When $a,b,c = 133,156,205$, we have $x,y,z = 265, 287, 329$. This yields the equation $70224^2 + 82368^2 = 108240^2 \implies (528a)^2 + (528b)^2 = (528c)^2$.

Thanks in advance!


Solution 1:

This is not a complete answer, but may be of use to OP

Consider the following approach: treat $ax^2+bx+c$ and $dx^2+ey+f$ as two separate quadratic polynomials.

I will write:

$(1) ax^2+bx+c$

$(2) dy^2+ey+f$

Apply the rational root test to $(1)$ and see if there are integer roots. Note that we can already eliminate all rational candidates because we only want integer solutions.

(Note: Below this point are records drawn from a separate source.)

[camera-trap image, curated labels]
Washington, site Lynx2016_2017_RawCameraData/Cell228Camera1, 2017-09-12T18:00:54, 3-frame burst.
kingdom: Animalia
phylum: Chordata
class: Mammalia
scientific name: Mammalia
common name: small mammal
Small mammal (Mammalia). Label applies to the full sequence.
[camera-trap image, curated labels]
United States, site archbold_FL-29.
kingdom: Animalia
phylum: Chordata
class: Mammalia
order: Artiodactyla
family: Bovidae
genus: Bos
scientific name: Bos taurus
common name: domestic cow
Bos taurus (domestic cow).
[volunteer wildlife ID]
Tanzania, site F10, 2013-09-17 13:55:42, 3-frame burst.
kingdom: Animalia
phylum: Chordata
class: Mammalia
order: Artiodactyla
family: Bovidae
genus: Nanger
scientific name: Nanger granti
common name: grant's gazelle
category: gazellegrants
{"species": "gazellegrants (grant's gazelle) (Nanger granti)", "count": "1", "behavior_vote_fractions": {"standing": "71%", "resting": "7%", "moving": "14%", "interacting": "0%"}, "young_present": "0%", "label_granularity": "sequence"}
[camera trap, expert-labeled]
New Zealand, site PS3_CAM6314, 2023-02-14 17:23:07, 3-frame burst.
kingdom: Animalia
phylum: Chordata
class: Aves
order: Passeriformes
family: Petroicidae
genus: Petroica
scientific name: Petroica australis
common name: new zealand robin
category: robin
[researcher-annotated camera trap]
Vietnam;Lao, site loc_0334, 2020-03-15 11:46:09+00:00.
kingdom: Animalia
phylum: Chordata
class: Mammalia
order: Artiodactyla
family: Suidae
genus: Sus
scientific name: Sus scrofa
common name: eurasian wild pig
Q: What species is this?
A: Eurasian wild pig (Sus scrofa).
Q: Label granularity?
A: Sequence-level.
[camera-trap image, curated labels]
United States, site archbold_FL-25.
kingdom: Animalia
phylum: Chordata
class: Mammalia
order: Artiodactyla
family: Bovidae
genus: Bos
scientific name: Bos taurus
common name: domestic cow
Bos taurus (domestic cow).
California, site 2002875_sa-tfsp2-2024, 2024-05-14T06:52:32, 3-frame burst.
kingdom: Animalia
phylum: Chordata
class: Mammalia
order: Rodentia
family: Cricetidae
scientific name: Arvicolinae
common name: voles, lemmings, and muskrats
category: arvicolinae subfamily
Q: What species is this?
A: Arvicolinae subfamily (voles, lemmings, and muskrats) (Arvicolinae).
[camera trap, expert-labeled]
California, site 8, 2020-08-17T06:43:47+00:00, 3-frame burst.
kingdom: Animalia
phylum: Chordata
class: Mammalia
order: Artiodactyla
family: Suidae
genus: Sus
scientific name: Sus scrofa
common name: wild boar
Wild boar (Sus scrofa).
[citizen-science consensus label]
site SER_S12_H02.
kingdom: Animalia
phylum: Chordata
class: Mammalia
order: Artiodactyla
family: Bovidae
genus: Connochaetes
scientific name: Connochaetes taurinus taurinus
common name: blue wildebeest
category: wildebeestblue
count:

Let $\phi_i$ enumerate the divisors of $a$ and let $\psi_i$ enumerate the divisors of $c$. We want to check if $\exists i$ s.t. $\frac{\phi_i}{\psi_i}\in \mathbb{Z}$. This gives us integer solutions to $(1)$. Enumerate the integer solutions to $(1)$ by $r_i$

Now repeat the process for $(2)$, but this time enumerate the integer solutions with $k_i$ and see if $k_i=r_i$ for some $i$.

You can then add constraints to the integers (one less than a perfect square as an example), and then go through the algorithm described above.

Solution 2:

Legendre gave a general solution to the equation $$ ax^2+bxy+cy^2+dx+ey+f=0. $$ Your equation/system can certainly be put in this form, and then the parameterization given by Legendre would provide you with the answers you seek.